[Begin]

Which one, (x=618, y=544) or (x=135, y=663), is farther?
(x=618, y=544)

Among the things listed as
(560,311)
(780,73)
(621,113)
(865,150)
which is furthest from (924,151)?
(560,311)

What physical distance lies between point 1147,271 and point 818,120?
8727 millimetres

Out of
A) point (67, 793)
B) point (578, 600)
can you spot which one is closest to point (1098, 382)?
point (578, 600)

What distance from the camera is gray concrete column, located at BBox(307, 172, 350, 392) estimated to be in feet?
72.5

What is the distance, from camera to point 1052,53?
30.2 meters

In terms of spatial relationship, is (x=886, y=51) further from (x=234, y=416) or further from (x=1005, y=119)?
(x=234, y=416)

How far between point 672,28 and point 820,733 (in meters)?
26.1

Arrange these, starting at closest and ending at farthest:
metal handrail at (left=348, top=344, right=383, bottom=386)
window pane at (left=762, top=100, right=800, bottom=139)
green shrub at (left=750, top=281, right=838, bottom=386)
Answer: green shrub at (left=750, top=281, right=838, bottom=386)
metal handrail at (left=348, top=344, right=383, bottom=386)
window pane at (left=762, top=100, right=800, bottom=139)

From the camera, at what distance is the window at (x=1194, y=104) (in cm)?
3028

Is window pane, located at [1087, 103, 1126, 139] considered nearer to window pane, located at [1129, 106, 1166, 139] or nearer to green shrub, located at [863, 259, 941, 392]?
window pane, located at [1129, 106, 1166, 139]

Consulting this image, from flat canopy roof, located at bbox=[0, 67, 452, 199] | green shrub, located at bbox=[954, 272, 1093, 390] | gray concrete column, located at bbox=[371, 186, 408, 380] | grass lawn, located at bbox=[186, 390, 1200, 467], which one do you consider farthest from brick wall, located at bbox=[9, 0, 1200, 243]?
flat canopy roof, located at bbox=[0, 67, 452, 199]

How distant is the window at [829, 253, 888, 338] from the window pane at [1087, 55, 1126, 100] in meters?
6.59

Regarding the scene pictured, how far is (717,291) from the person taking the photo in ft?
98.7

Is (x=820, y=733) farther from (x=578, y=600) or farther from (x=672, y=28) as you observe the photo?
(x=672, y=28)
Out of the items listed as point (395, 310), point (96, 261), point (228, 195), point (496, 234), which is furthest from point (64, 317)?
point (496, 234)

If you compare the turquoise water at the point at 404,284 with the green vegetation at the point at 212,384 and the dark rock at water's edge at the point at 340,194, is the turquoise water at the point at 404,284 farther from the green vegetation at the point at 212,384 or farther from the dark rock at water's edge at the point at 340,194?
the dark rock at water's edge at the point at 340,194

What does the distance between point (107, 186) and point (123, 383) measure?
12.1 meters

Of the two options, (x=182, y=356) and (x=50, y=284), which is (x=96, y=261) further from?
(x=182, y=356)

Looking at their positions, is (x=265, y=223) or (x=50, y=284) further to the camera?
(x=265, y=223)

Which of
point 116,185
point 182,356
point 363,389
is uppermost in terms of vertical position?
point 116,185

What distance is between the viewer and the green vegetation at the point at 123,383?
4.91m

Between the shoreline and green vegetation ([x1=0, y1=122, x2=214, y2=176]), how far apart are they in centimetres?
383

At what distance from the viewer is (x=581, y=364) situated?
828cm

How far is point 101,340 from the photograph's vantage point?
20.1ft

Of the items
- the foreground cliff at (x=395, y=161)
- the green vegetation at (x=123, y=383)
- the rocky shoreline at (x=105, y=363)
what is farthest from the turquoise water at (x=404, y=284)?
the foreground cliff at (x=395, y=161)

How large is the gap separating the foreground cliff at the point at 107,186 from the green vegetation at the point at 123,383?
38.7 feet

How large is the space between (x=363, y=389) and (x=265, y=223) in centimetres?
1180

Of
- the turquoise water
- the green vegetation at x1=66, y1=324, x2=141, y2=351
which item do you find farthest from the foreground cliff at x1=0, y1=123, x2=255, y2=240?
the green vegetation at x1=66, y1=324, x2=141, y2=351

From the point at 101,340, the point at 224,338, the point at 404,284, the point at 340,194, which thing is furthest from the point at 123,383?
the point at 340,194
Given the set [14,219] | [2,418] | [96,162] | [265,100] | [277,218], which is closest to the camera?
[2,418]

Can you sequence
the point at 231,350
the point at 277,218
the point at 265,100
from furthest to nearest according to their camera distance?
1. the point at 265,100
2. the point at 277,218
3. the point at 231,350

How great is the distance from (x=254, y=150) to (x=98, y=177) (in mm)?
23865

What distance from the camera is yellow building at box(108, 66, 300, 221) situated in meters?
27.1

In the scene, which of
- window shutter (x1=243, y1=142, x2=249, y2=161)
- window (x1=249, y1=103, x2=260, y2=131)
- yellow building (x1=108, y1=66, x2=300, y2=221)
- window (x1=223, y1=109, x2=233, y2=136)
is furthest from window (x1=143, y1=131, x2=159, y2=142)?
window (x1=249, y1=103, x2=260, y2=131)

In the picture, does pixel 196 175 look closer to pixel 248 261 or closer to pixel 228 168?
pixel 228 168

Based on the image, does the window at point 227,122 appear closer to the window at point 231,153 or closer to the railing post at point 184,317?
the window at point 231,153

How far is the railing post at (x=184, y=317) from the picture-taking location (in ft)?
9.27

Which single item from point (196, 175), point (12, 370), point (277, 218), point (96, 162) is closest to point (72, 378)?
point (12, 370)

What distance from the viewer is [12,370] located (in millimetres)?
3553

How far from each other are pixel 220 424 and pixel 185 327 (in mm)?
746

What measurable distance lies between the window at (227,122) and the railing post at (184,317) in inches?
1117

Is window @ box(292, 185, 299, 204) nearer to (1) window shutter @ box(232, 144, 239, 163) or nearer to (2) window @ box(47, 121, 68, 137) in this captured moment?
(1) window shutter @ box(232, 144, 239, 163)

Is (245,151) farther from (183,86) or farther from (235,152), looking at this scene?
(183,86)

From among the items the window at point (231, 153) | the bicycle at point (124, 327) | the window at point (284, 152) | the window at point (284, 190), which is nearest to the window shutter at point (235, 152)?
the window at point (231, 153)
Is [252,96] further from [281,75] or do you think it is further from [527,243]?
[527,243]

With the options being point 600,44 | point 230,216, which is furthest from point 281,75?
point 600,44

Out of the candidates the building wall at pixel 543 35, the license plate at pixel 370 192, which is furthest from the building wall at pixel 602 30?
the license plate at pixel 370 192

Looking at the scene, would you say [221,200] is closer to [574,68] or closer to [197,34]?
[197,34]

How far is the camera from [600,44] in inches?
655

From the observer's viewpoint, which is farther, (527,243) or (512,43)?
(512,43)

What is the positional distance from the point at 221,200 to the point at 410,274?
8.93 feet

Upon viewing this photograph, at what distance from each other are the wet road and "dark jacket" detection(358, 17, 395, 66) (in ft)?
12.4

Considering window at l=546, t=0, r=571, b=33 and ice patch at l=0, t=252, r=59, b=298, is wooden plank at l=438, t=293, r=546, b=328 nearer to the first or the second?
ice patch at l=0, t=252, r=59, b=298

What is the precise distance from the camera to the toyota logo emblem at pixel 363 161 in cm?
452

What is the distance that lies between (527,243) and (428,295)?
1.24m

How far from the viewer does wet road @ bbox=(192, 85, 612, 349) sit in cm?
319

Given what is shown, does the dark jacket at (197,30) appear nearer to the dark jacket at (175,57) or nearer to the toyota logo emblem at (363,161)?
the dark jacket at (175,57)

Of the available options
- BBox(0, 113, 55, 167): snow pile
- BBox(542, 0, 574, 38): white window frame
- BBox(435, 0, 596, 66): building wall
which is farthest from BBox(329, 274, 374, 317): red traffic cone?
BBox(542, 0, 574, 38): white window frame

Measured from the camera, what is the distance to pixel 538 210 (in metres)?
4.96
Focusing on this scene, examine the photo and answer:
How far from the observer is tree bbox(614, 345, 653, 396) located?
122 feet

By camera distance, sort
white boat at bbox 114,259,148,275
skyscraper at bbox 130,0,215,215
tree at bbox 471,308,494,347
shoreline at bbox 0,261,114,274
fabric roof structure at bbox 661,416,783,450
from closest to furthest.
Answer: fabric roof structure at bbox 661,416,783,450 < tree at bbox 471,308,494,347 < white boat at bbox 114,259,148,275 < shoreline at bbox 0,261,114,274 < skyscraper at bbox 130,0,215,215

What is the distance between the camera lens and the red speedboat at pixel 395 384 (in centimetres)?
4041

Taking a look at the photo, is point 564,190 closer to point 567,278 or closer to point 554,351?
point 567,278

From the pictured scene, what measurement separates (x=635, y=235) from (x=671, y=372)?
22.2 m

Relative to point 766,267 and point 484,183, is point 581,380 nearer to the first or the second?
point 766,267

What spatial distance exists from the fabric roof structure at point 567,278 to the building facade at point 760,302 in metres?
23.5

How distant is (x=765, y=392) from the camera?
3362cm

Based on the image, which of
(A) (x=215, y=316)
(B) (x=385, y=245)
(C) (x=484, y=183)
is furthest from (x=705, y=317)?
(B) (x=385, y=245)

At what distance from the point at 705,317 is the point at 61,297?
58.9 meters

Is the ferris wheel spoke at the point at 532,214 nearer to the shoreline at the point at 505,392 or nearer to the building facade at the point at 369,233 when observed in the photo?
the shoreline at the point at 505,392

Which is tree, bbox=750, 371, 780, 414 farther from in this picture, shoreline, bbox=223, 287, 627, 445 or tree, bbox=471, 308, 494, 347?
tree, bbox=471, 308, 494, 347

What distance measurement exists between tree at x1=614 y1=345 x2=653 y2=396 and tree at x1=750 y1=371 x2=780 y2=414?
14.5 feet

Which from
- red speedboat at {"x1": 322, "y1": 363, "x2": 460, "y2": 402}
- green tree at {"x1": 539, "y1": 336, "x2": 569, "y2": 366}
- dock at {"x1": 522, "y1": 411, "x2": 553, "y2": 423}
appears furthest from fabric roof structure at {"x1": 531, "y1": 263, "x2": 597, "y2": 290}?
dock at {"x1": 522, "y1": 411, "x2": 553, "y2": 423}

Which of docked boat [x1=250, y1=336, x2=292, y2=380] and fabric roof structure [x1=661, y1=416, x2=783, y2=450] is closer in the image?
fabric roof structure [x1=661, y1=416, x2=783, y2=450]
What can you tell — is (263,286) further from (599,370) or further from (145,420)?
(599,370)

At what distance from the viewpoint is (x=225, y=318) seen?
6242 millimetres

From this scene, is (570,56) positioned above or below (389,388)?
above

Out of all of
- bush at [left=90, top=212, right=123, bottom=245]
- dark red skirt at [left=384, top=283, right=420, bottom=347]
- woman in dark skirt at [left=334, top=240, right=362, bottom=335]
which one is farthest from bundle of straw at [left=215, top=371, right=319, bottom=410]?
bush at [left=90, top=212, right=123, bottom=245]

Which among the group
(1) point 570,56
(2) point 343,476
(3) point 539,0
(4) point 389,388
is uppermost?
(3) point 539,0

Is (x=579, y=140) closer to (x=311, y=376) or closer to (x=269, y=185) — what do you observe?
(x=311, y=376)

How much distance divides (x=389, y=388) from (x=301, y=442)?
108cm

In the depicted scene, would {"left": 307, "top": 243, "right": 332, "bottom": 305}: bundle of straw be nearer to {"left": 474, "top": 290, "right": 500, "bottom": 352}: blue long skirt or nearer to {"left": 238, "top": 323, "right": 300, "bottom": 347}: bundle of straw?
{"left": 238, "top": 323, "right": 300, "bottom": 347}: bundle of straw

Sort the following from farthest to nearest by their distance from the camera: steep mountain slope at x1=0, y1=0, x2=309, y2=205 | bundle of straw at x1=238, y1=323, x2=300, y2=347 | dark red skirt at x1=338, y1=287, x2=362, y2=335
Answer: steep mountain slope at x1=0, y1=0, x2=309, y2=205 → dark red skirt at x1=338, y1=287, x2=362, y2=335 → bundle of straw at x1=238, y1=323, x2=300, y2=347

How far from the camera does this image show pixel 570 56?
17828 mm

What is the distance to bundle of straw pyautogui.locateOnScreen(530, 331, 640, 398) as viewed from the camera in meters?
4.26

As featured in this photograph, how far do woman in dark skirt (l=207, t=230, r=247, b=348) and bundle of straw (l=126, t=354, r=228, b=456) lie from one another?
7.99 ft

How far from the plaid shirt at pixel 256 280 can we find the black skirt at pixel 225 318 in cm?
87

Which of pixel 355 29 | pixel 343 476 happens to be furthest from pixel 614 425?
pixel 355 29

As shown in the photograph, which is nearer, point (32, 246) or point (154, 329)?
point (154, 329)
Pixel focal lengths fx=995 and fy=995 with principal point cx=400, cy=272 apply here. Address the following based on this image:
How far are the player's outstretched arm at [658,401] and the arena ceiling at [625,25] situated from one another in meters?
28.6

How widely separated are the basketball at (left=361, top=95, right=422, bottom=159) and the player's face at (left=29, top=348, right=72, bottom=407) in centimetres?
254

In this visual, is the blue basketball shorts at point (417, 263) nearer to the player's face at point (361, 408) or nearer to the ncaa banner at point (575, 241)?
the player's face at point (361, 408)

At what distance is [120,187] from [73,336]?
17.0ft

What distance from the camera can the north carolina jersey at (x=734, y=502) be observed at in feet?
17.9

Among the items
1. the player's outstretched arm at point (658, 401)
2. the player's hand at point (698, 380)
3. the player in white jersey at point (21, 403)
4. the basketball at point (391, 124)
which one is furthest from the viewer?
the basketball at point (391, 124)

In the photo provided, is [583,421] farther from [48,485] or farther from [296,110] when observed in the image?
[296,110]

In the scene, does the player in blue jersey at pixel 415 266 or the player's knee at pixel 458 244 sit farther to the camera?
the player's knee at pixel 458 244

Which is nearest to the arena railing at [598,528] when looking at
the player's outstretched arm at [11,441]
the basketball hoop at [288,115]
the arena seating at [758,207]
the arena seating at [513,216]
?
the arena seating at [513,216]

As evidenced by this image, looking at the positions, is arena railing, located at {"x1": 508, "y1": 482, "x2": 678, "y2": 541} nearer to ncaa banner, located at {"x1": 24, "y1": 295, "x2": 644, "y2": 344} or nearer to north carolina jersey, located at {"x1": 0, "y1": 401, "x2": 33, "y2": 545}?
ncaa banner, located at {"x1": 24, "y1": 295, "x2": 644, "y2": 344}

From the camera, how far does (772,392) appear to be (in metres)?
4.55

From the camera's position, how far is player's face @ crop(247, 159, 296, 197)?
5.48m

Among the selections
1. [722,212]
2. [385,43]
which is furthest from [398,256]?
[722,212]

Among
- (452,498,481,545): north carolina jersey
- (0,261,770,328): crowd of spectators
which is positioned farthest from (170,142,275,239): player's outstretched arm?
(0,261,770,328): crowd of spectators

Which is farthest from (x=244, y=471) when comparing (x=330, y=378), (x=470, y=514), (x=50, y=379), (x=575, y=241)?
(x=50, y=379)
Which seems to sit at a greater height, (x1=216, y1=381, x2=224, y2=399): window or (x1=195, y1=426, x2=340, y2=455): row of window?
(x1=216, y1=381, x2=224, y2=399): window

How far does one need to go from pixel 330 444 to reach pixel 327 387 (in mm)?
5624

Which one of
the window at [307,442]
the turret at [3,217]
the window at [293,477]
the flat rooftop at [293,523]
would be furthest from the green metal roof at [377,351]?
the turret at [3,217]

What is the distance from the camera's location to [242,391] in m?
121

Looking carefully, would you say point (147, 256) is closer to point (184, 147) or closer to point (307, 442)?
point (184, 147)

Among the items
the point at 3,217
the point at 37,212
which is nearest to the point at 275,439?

[End]

Give the lines from the one containing "Which is farthest from (x=244, y=471)" through the end of the entries again, exactly as written and with no other lines.

# Solution
Which is farthest from (x=244, y=471) when comparing (x=330, y=378), (x=470, y=514), (x=50, y=379), (x=575, y=241)?
(x=50, y=379)
Which seems to sit at a greater height, (x1=216, y1=381, x2=224, y2=399): window or (x1=195, y1=426, x2=340, y2=455): row of window?
(x1=216, y1=381, x2=224, y2=399): window

How far does one need to go from pixel 330 444 to reach pixel 327 387 (in mm)?
5624

Which one of
the window at [307,442]
the turret at [3,217]
the window at [293,477]
the flat rooftop at [293,523]
would be furthest from the green metal roof at [377,351]?
the turret at [3,217]

What is the distance from the camera's location to [242,391] in m?
121

Looking carefully, would you say point (147, 256) is closer to point (184, 147) or closer to point (307, 442)?
point (184, 147)

Among the items
the point at 3,217
the point at 37,212
which is nearest to the point at 275,439?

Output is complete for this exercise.